Tout en assurant que la Turquie a été très patiente, Erdogan a estimé impossible de qualifier de politique «les actions de ceux qui soutiennent les terroristes».
«Par principe, je suis opposé à la fermeture d’un parti politique, il ne faut même pas y songer. Cependant, si des hommes politiques ou des députés ont commis des crimes, ils doivent en rendre compte devant la justice, ce n’est pas le parti qui doit payer pour eux», a-t-il expliqué.
Il a rappelé encore que personne, député ou simple membre, ne doit échapper à la justice s'il s’est rendu coupable d’actes interdits par la loi.
«L’immunité parlementaire ne doit pas être utilisée pour camoufler des actions terroristes, elle doit être utilisée pour mieux servir les citoyens, a-t-il lancé. Le parlement et la justice doivent agir contre les députés qui agissent comme des membres d’une organisation terroriste.»
Le Président Erdogan est aussi revenu sur le projet de nouvelle constitution porté par le gouvernement.

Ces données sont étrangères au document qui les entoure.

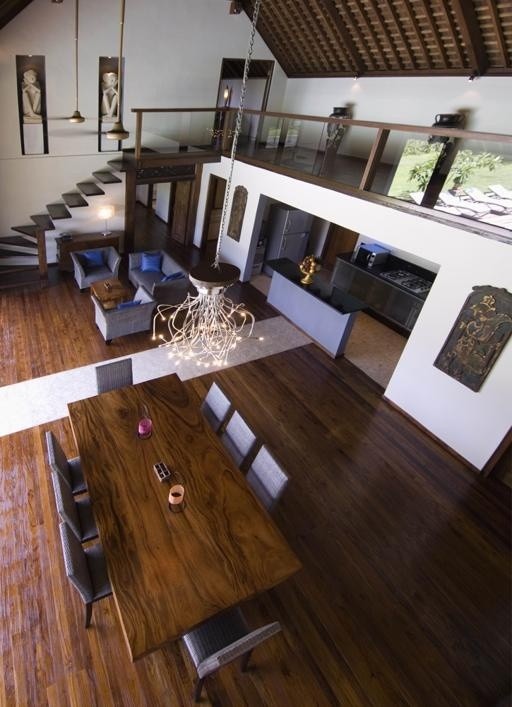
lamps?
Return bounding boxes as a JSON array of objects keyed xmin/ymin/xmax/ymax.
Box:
[
  {"xmin": 96, "ymin": 205, "xmax": 115, "ymax": 235},
  {"xmin": 222, "ymin": 85, "xmax": 230, "ymax": 107},
  {"xmin": 105, "ymin": 0, "xmax": 129, "ymax": 140},
  {"xmin": 69, "ymin": 0, "xmax": 85, "ymax": 123},
  {"xmin": 151, "ymin": 0, "xmax": 263, "ymax": 368}
]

Il a exprimé sa satisfaction de voir le Premier ministre Ahmet Davutoglu rencontrer l’opposition pour rechercher un consensus, tout en critiquant l’attitude de cette dernière.

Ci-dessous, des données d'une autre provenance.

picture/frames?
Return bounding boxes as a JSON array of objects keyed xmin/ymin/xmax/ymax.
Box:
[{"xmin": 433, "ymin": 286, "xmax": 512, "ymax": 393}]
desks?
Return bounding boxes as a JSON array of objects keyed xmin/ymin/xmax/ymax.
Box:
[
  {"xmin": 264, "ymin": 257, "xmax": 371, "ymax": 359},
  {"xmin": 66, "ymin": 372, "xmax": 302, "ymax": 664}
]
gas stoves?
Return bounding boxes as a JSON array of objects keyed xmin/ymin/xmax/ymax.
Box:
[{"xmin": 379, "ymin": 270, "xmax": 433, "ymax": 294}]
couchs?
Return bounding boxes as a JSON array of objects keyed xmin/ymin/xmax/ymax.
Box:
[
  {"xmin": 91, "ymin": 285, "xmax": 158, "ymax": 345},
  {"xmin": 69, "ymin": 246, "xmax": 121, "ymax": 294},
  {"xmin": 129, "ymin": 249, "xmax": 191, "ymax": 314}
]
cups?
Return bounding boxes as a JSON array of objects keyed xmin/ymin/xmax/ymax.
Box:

«Nous devons nous débarrasser de cette constitution héritée du coup d’Etat militaire, a-t-il répété. J’espère que cette fois-ci nous y arriverons. Cependant, alors que nous sommes au début de ce laborieux travail, je ne comprends pas pourquoi les partis de l’opposition imposent des conditions. Ils disent vouloir une nouvelle constitution, alors pourquoi s’attache-t-ils à l’actuelle.»
Erdogan en a saisi l'occasion pour rappeler son opinion en faveur d’un système présidentiel, qui, à son avis, est le plus adapté à la Turquie.

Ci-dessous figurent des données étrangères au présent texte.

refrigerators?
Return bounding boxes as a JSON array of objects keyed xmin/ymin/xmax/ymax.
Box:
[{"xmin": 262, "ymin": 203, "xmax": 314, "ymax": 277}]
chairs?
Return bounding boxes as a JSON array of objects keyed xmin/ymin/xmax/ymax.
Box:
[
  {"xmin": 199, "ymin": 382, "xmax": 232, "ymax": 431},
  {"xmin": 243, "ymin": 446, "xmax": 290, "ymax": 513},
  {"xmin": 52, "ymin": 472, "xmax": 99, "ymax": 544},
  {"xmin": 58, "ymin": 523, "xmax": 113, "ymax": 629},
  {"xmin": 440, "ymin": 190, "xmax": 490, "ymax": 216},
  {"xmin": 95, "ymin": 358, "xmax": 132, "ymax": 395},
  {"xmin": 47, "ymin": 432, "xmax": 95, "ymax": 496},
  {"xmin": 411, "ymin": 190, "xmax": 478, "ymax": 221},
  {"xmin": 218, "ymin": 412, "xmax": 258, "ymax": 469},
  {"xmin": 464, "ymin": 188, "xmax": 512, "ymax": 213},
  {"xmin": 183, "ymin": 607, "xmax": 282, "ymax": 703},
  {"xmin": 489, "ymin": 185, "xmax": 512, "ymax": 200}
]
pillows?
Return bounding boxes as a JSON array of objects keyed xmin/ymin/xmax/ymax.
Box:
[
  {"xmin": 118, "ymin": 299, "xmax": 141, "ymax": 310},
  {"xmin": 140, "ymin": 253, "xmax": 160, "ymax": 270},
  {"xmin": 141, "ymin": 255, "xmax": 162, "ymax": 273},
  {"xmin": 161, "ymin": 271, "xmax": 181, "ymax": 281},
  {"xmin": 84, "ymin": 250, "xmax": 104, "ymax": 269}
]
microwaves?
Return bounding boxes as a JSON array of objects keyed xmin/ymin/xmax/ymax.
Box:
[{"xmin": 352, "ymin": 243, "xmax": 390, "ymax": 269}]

Le chef de l’Etat turc est ensuite revenu sur les tensions au Moyen-Orient, particulièrement entre l’Arabie Saoudite et l’Iran.
"Encore une fois, le monde musulman fait face à un plan visant à provoquer l'affrontement entre chiites et sunnites. Il s'agit d'un plan mené par "une intelligence supérieure" qui veut diviser et affaiblir le monde musulman. Les provocations entre les divers courants de l'Islam est une des causes principales des situations en Syrie, en Irak, au Yémen et au Liban."
Erdogan a ouvertement dénoncé les attaques contre les représentations diplomatiques saoudiennes en Iran et en Irak.
«Nous, nous aimons de la même manière tous nos frères musulmans. Comment peut-on accepter que des ambassades soient attaquées en Irak et en Iran pour des motifs liés à la volonté de devenir une puissance régionale,» a-t-il dit.
Le Président turc a ensuite dénoncé les réactions contre les exécutions de 47 condamnés à mort en Arabie Saoudite, rappelant que 43 de ces personnes étaient sunnites, et critiquant le silence de la communauté internationale contre les exécutions en Egypte.
Pour finir, Erdogan a critiqué le soutien de l’Iran (sans le citer) au régime syrien, «responsable du massacre de 400 000 innocents».